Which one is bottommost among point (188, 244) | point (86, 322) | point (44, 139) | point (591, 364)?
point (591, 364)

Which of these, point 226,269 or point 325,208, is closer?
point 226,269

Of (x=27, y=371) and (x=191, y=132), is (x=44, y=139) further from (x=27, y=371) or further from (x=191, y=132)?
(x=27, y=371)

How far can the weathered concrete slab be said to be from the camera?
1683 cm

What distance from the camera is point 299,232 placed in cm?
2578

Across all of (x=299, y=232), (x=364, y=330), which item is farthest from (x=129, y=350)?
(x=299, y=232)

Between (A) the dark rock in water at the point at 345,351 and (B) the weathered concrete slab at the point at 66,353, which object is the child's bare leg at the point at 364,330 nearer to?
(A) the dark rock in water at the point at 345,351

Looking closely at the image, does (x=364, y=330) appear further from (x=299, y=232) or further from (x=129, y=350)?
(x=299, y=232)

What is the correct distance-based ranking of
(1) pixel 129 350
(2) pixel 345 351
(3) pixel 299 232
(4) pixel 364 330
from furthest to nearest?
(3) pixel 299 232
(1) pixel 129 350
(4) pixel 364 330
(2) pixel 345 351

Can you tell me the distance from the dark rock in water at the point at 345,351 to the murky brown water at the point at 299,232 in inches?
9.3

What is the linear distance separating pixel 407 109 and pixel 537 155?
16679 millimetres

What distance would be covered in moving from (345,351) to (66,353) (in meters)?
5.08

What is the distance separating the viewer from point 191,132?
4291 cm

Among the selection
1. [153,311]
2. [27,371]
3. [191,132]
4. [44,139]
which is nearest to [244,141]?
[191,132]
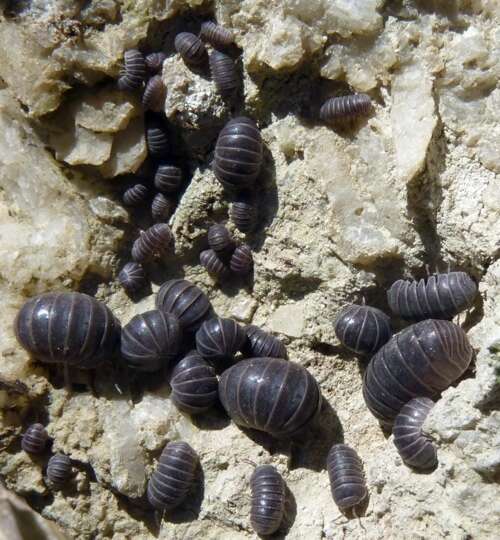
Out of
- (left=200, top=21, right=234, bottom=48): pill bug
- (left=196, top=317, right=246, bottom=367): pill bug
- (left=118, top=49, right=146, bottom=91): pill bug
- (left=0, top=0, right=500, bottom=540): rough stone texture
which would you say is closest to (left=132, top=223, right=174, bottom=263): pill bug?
(left=0, top=0, right=500, bottom=540): rough stone texture

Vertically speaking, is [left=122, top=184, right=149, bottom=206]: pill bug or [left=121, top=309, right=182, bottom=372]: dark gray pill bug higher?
[left=122, top=184, right=149, bottom=206]: pill bug

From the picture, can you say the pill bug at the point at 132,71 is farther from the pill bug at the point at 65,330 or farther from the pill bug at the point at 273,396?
the pill bug at the point at 273,396

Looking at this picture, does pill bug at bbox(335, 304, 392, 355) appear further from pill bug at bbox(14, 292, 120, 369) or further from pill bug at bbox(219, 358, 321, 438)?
pill bug at bbox(14, 292, 120, 369)

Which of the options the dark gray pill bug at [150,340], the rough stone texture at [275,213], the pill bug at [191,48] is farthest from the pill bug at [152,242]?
the pill bug at [191,48]

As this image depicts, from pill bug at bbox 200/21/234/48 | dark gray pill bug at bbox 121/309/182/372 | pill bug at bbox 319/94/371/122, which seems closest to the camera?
pill bug at bbox 319/94/371/122

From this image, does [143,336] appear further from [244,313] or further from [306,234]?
[306,234]

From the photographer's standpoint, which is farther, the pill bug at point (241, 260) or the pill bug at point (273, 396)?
the pill bug at point (241, 260)

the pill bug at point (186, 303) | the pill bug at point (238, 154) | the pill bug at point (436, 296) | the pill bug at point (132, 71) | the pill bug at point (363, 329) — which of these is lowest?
the pill bug at point (186, 303)

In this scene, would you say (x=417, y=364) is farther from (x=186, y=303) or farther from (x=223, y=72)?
(x=223, y=72)
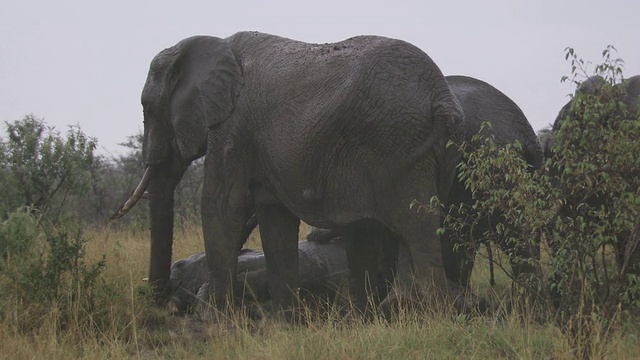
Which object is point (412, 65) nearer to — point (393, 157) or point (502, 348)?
point (393, 157)

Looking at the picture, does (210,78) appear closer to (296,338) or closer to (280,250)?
(280,250)

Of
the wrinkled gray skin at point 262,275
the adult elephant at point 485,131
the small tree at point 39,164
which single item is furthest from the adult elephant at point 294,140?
the small tree at point 39,164

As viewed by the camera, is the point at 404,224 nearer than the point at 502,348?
No

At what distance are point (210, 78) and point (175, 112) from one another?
0.53 m

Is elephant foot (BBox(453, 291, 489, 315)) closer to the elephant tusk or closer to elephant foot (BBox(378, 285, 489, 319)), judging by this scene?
elephant foot (BBox(378, 285, 489, 319))

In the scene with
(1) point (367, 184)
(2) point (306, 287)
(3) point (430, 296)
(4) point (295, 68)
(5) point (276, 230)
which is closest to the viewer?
(3) point (430, 296)

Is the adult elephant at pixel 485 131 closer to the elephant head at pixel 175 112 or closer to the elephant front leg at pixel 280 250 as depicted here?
the elephant front leg at pixel 280 250

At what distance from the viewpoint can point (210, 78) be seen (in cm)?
796

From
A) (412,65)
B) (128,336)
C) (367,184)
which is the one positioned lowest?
(128,336)

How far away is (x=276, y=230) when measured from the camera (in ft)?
26.6

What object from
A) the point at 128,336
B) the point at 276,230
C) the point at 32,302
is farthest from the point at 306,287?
the point at 32,302

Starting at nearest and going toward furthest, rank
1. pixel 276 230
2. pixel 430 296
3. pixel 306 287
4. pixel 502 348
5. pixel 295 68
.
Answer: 1. pixel 502 348
2. pixel 430 296
3. pixel 295 68
4. pixel 276 230
5. pixel 306 287

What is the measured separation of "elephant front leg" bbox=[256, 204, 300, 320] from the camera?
8094mm

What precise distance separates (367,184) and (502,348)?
6.38ft
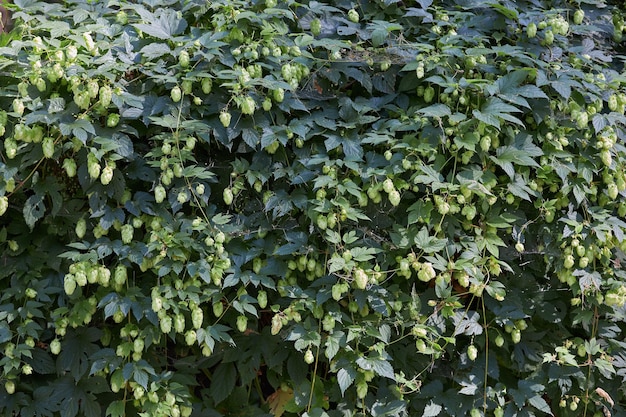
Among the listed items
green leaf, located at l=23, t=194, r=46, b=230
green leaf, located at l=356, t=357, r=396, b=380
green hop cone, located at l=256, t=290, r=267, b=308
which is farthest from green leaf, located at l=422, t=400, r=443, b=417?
green leaf, located at l=23, t=194, r=46, b=230

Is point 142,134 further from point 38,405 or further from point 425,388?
point 425,388

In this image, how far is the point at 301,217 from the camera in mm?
2652

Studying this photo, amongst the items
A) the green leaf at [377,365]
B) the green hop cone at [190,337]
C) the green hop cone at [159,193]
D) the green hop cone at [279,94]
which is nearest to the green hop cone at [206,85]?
the green hop cone at [279,94]

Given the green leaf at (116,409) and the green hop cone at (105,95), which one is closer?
the green hop cone at (105,95)

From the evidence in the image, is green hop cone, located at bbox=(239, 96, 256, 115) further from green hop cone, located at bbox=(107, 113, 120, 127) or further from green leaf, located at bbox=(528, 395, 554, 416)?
green leaf, located at bbox=(528, 395, 554, 416)

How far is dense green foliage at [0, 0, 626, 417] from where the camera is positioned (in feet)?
8.29

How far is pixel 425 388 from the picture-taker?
2.69 metres

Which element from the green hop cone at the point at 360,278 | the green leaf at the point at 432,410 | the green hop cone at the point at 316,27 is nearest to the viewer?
the green hop cone at the point at 360,278

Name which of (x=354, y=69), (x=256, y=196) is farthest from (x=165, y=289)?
(x=354, y=69)

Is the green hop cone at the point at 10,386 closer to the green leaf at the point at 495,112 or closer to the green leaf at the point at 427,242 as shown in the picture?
the green leaf at the point at 427,242

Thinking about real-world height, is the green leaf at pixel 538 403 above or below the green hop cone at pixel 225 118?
below

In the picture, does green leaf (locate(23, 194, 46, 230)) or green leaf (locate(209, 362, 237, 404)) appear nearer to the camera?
green leaf (locate(23, 194, 46, 230))

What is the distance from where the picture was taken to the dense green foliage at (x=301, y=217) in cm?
253

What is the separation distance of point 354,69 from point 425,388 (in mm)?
1235
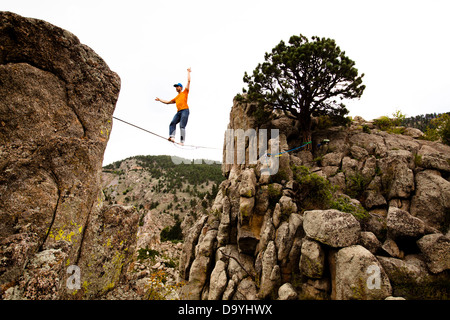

- - -

**Exercise**
List every row above that contains the word "farthest", and copy each of those rows in full.

**In response**
Across all of (x=299, y=232), (x=364, y=330), which item is farthest from (x=129, y=350)?
Which of the options the dark gray pill bug at [150,340], the rough stone texture at [275,213], the pill bug at [191,48] is farthest from the pill bug at [152,242]?
is farthest from the point at 306,287?
which is farthest from green leaf, located at l=422, t=400, r=443, b=417?
Name which of (x=354, y=69), (x=256, y=196) is farthest from (x=165, y=289)?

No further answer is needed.